*SELECTION*.
§
Best Practices for Sorting, Arranging Laundry and Linen (Conclusion)


(Image credit: Alissa Ausmann)

“What ideas do you have for sorting and arranging product throughout the operation in order to be most efficient—and effective?”

Textiles: Steve Kallenbach, ADI American Dawn, Los Angeles, Calif.


Steve Kallenbach

Steve Kallenbach

Many laundry plants have been in existence for decades. In some cases, the operations are even separated into different buildings. In looking at efficiencies in “product flow,” it would be a great exercise to start with a fresh, empty map of the operation.

Look at how product would flow in a U-shaped or “straight-through” configuration, where soiled product comes in one side and exits the other, or flows from one side—in a “U”—to the other. This exercise will undoubtedly bring some insight into possible improvements in product flow and efficiency.

It’s not only the direction of product flow, but also the staging of product in front of machines and operations so that production is continuous and without interruption.

For instance, is the soil sorted by load, pre-weighed and ready for the wash floor? Is the dried or conditioned product stationed up behind the next finish operation? Is the finished product arranged and shelved in a way most efficient in pulling your new loads? Is the soil washed and finished in an order that allows full loads to be readied for the routes, without having to go back and finish the fill?

These are all questions that should be addressed with a fresh look at the operation. And many times, good vendor partners can provide such efficiency audits at no charge, providing a fresh view of the operation.

In addition to product flow, labor movement/management can assist in efficiency of production.

For instance, you may have certain times of the day when the largest amount of specific product is running through machinery, such as ironers. It is important to have those machines at full capacity, even if you have to pull labor from other departments to make sure that all the lanes are running. This not only maximizes labor use, but also reduces utilities in some cases.

With regard to soil sorting, one would think that an industry such as ours has that part covered. But a review of this part of the textile journey can sometimes increase efficiency, as well as cleanliness of the product.

For instance, there are some table linens that can and should be washed together that are not obvious. Milliken’s Checkpoint and Signature® Stripes are designed to wash with pure whites. Many operators are not aware of this.

Other products should not be washed together, such as any microfiber product mixed with cotton textiles.

A review of soil sorting with your vendors is a good idea, especially concerning table linens.

The key elements are product soil mix, staging at all parts of the process, labor station management, and final product shelving. Good management of these elements all point to production efficiency.
§
*GIVEN REQUEST A*.
Rewrite the laundry article between "For instance, is" and "efficiency of production.", inclusive, replacing "efficiency audits" with "efficiency reviews".
*GIVEN REQUEST B*.
Write a continuation of the laundry article, picking up after its final sentence.
The lines after this point are separate material, apart from the laundry article.
§
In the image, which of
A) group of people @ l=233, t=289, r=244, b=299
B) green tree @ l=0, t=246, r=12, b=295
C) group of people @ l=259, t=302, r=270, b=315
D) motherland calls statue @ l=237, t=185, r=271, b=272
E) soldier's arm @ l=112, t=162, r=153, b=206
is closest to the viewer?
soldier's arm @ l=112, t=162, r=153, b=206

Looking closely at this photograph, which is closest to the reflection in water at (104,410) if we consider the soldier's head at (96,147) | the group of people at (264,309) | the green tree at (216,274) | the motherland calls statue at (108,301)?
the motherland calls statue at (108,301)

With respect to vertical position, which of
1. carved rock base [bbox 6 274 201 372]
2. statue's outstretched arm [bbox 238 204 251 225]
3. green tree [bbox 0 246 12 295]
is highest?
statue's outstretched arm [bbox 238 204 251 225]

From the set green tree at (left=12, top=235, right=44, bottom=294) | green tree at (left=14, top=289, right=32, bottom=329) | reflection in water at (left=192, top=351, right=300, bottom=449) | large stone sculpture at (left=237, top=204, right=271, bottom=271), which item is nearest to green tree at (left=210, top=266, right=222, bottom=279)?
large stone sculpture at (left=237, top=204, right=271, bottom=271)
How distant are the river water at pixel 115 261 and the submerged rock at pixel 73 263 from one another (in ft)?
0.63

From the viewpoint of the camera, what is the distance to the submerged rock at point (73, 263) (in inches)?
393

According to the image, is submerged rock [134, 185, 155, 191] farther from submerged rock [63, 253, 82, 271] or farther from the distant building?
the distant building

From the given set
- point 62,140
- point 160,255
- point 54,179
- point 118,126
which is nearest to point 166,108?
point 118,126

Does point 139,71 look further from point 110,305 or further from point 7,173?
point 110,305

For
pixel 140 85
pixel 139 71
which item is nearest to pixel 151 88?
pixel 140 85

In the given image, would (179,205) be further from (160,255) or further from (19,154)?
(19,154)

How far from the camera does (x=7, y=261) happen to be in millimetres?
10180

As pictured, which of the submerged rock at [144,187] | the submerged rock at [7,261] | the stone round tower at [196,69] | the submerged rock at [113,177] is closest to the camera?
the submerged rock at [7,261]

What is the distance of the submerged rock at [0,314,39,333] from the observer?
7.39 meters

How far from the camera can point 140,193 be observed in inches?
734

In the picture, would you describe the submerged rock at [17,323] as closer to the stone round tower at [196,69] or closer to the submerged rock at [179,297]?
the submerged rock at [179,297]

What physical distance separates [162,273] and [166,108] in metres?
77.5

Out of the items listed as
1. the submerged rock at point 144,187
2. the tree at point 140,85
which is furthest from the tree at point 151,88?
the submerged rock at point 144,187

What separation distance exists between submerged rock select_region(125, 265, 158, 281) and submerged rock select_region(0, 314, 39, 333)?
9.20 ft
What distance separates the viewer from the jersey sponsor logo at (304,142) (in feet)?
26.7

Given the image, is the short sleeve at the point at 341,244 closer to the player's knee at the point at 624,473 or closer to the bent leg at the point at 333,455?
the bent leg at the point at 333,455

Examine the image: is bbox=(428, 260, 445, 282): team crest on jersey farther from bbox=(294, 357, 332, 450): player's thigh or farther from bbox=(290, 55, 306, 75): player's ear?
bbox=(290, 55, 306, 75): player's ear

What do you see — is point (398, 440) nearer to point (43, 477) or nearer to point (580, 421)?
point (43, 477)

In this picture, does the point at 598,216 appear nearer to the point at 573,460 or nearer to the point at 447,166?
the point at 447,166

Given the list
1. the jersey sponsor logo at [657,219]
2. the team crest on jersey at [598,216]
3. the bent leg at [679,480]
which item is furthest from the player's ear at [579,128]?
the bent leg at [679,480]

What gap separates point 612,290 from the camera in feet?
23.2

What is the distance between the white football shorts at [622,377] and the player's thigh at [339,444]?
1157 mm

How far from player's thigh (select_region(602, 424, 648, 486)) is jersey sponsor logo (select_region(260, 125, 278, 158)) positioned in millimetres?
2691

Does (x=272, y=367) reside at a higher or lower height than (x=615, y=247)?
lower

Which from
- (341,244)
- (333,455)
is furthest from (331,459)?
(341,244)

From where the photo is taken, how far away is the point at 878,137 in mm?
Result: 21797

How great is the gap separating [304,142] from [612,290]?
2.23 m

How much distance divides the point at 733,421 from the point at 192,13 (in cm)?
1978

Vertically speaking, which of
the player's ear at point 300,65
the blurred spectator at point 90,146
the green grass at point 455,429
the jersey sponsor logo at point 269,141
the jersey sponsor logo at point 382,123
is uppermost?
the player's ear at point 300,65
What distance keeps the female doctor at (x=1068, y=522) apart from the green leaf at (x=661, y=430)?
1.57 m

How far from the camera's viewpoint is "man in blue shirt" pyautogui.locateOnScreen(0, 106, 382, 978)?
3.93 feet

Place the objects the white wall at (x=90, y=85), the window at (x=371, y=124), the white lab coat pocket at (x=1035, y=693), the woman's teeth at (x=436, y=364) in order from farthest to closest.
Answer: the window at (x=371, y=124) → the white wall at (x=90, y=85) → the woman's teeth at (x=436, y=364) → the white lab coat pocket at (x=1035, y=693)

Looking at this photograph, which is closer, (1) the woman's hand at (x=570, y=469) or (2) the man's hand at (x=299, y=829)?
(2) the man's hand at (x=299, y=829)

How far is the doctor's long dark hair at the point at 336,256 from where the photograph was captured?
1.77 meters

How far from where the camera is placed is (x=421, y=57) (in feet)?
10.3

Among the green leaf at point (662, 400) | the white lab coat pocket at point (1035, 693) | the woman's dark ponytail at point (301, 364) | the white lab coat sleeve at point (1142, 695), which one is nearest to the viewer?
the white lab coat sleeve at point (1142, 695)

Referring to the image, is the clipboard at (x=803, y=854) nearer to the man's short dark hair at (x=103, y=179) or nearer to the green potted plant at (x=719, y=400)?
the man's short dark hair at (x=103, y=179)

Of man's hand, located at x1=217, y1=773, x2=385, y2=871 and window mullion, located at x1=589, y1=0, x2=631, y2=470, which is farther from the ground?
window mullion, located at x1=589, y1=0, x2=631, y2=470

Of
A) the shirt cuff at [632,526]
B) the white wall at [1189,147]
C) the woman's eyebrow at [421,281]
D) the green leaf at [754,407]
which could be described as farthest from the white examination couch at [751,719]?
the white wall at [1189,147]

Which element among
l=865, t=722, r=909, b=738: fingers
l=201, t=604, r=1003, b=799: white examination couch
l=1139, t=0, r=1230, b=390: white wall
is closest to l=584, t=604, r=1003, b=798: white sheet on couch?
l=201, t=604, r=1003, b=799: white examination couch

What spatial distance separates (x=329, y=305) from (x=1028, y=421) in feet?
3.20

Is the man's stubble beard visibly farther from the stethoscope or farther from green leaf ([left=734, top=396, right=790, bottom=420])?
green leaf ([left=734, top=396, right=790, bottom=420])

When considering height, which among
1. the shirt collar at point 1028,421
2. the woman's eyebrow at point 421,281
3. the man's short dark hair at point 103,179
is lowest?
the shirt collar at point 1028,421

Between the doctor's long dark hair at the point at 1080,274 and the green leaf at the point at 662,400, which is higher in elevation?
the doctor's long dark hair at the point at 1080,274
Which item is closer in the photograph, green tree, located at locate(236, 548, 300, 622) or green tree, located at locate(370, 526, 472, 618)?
§
*EXERCISE RESPONSE A*.
For instance, is the soil sorted by load, pre-weighed and ready for the wash floor? Is the dried or conditioned product stationed up behind the next finish operation? Is the finished product arranged and shelved in a way most efficient in pulling your new loads? Is the soil washed and finished in an order that allows full loads to be readied for the routes, without having to go back and finish the fill?

These are all questions that should be addressed with a fresh look at the operation. And many times, good vendor partners can provide such efficiency reviews at no charge, providing a fresh view of the operation.

In addition to product flow, labor movement/management can assist in efficiency of production.

*EXERCISE RESPONSE B*.
Equipment/Supply Distribution: Todd Santoro, Cleanwash Laundry Systems Inc., Omaha, Neb.


Todd Santoro

Todd Santoro

Efficiency in a laundry is a great way to save money. This is important whether it is an employee operating drop-off or a self-serve customer utilizing your machines. These six tips are primarily focused on the retail laundry providing drop-off service but could certainly be utilized for a commercial laundry with a few tweaks.

Mobility equals efficiency. Make it easy. Include all of your detergents and laundry supplies on a wheeled cart that can be maneuvered easily from your storage area to your workspace. Each attendant is responsible for keeping the cart fully stocked at the end of their shift. This prevents multiple trips back and forth, leaving laundry and supplies unattended and taking extra time. It also makes updating inventory and needed items much simpler.

Create stations. In your work area or back room, you should have dedicated workstations from the initial receiving area all the way through completion. Workstations may include some or all of the following:

  • Receiving or Intake: This area is equipped with computer, labels and counter space.
  • Processing: This is where your items are waiting to be laundered in bins, hampers or bags.
  • Folding/Ironing/Bagging: This allows you to complete the order in whatever manner is requested by the customer. You may include hanging racks and/or shelves for storage.
  • Supply Station: A storage place for your carts and an area for refilling your product.

Automate anything that can be automated. If it cannot be automated, streamline the process and be certain that it is posted for future reference. The most common automation can be in the choice of computer system that you use for your laundry services.

Implement an incentive program for your employees.  Some people discount incentive programs, but they can be quite effective if you know what motivates your employees. If you can determine what will drive your employees to excel, use that as the incentive for efficiency and accuracy. Make sure that your productivity measurements are fair and easily measured.

Cleanliness is key. Keeping the laundry work area clean and the aisles free of impediments makes it easier to move about, whether it is for your attendant or your self-serve customer.

If building new or renovating your laundry, be certain to provide easy access. Group like items together, and any items, such as vending machines, should be grouped out of the main thoroughfare of the laundry so as not to obstruct movement. Make sure corners are easy to navigate with a cart, and aisles are extra-wide.  

Miss Part 1? Click here to read it.


Latest Podcast

It’s important for laundry operations to have balanced revenue, and this conversation with Rick Snyder, owner and general manager of U.S. Linen & Uniform in Richland, Washington, will explore how operations can expand wisely.

Want more? Visit the archive »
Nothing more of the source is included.